Map showing the distribution of filtered tornado, sighail, and sigwind reports used in this study.
Citation: Monthly Weather Review 149, 10; 10.1175/MWR-D-21-0006.1
The raw proximity soundings consist of profiles of pressure p, temperature T, dewpoint temperature Td, horizontal wind speed V and direction ϕ, and height z above mean sea level (MSL) at regular pressure levels up to 100 hPa, together with corresponding values at the surface. For processing, winds were first converted to zonal u and meridional υ components. Profiles were then linearly interpolated to a regular height grid with 100 m spacing, extending from the surface to 15 km above ground level (AGL). In elevated regions (surface height above ~1500 m MSL) the 100-hPa level is located below 15 km AGL and data had to be extrapolated. To do this we simply assumed that T, Td, u and υ remained fixed at their 100-hPa values and then computed p using hydrostatic balance. A total of 258 soundings (2% of the dataset) were extrapolated, over an average distance of 268 m. The largest extrapolation distance was 1208 m for a sounding in Colorado.

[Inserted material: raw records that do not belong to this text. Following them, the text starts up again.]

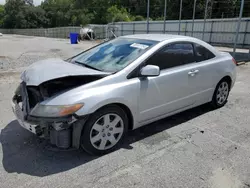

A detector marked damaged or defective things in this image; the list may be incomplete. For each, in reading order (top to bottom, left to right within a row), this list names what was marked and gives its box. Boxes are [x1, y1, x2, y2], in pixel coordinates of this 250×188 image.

crumpled hood [20, 58, 108, 85]
damaged front end [11, 74, 105, 149]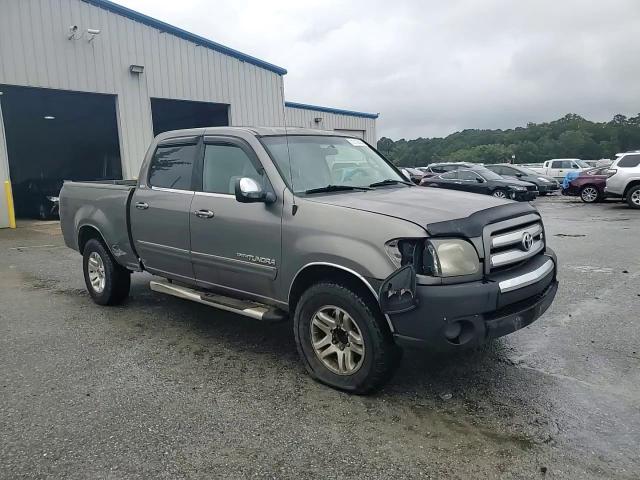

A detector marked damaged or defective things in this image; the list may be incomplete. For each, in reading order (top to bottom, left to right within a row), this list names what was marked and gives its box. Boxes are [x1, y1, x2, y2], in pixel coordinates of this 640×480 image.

damaged toyota tundra [61, 127, 560, 394]
broken headlight [422, 239, 478, 278]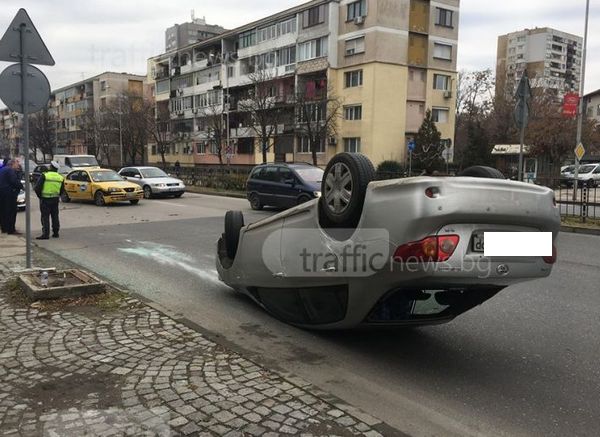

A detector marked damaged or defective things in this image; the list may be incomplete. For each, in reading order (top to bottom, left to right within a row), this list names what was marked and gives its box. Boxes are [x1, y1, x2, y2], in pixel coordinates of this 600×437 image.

overturned silver car [214, 153, 556, 328]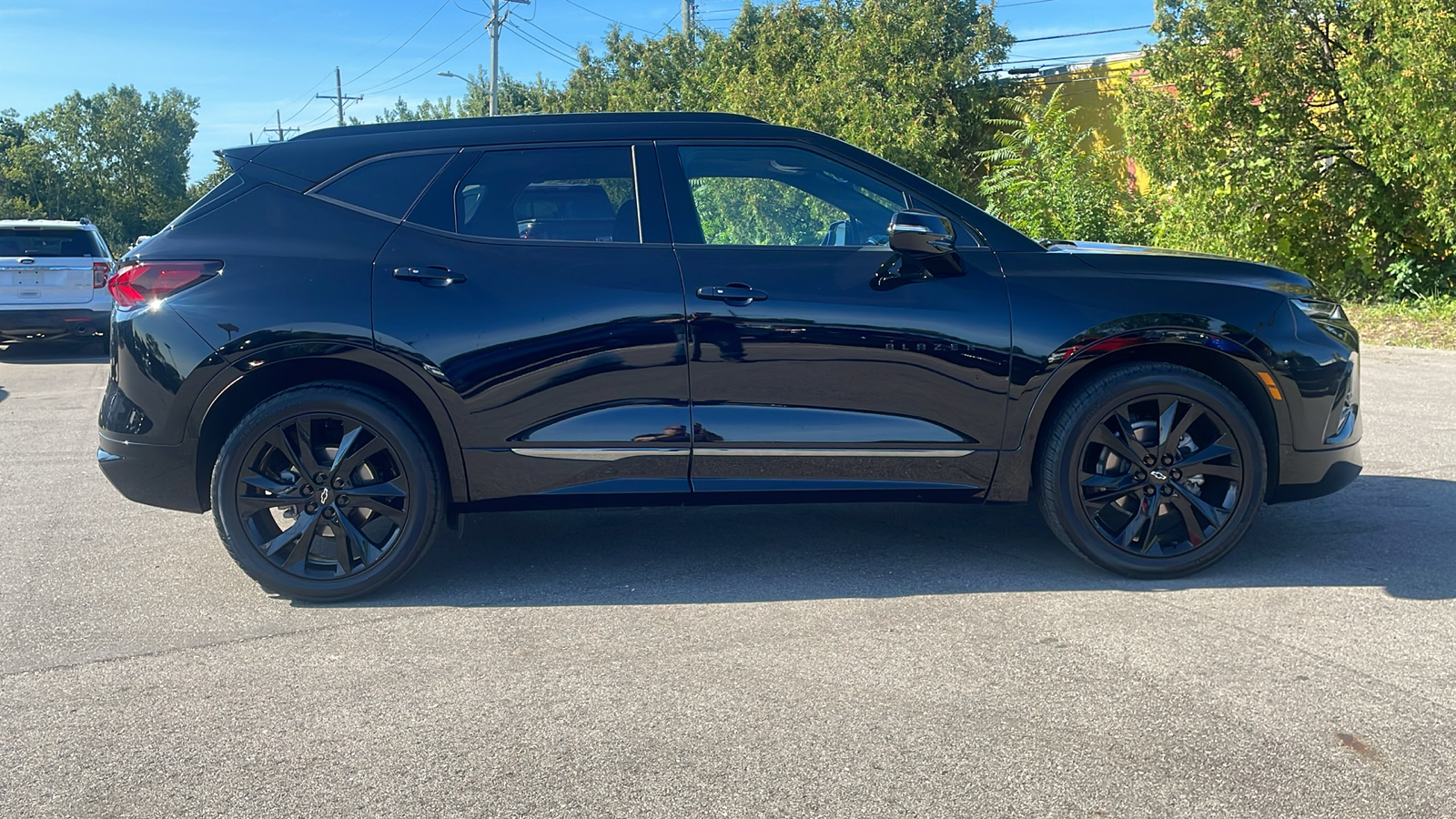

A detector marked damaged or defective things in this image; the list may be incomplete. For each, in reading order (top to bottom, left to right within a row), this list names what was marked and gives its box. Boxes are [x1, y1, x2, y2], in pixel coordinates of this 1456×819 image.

cracked asphalt [3, 338, 1456, 810]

From the interpolated data, convective parameters were recomputed to maintain consistency with the profiles. These include CAPE and CIN, together with the lifted parcel level (LPL), lifted condensation level (LCL), level of free convection (LFC), and level of neutral buoyancy (LNB), for surface-based (SB), most-unstable (MU), and 500 m mixed-layer (ML) parcel ascents3 (calculated using the virtual temperature correction; Doswell and Rasmussen 1994), BWD06 (computed as the magnitude of the vector difference between the 0–500-m and 5.5–6-km mean winds), and SRH (computed using storm motion estimated following Bunkers et al. 2000) for the 0–1- and 0–3-km layers (SRH01 and SRH03, respectively).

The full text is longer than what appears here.